Novo Brdo was the last Serbian city to remain standing during the first invasion. In 1439 the capital of Smederevo fell and Serbia resisted until finally Novo Brdo fell in 1441. Novo Brdo was by treaty restored to the Serbs in 1443. The fortress (named in Turkish Nobırda) came under siege for forty days by the Ottomans, before capitulating and becoming occupied by the Ottomans on 1 June 1455. This event is described by Konstantin Mihailović from Ostrovica near Novo Brdo, who was taken by the Ottomans along with some 300 other boys to be trained as Janissaries (Ottoman’s special forces). All of the higher ranking Serbian officials were executed after the castle fell, with the younger men and boys being taken captive to serve in the Ottoman Army, and some 700 young Serbian women and girls being taken to be wives to Ottoman commanders.
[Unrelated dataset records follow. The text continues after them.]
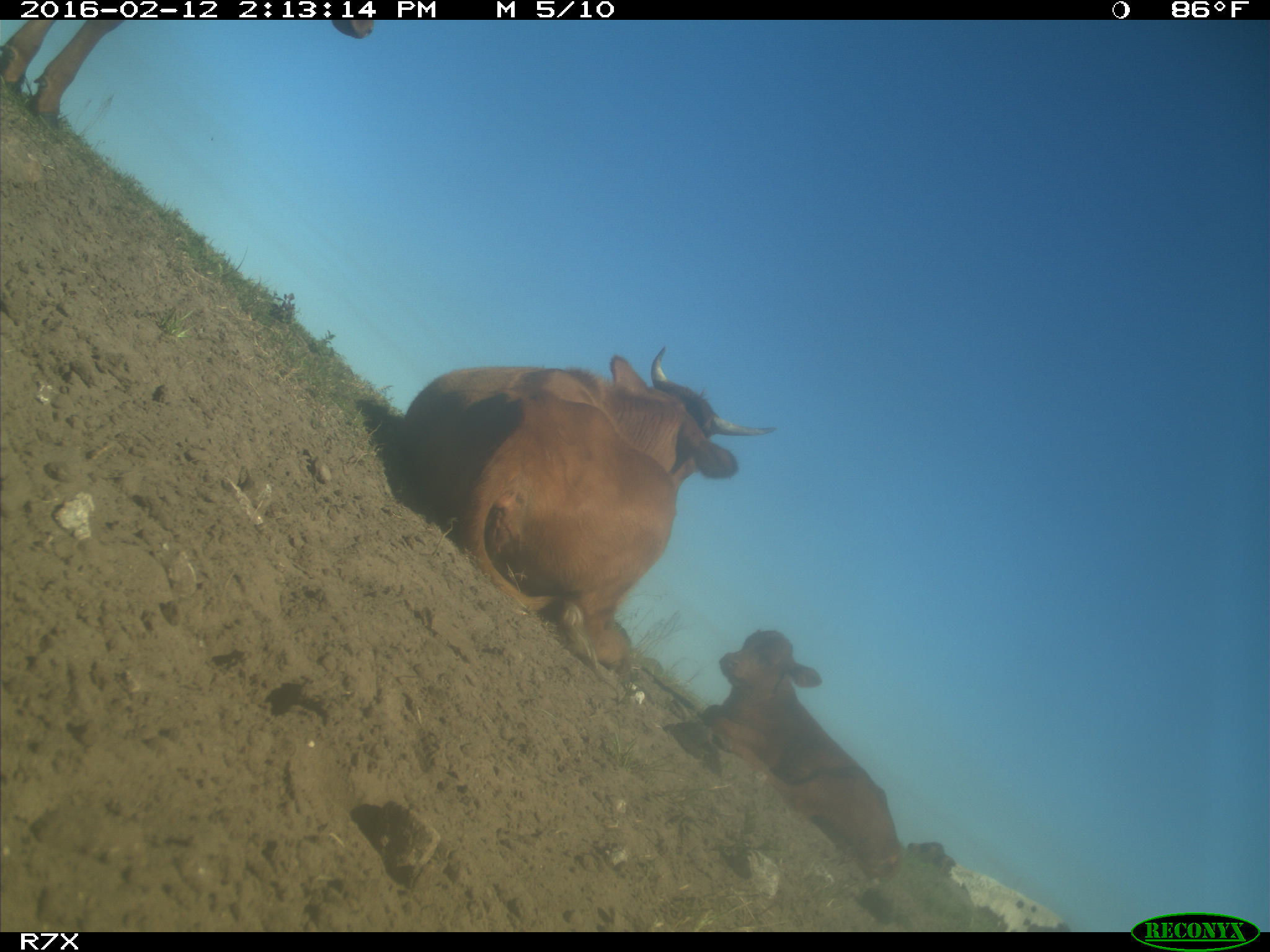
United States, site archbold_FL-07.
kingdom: Animalia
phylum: Chordata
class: Mammalia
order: Artiodactyla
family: Bovidae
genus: Bos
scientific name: Bos taurus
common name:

By the early 20th century, Novo Brdo’s population dwindled, with most inhabitants moving to the more easily accessible area of Gnjilane. In 1999, with the entry into Kosovo of KFOR and the United Nations Interim Administration Mission in Kosovo (UNMIK), the area had a small military outpost occupied by US soldiers, as well as a station of International Police and Kosovo Police.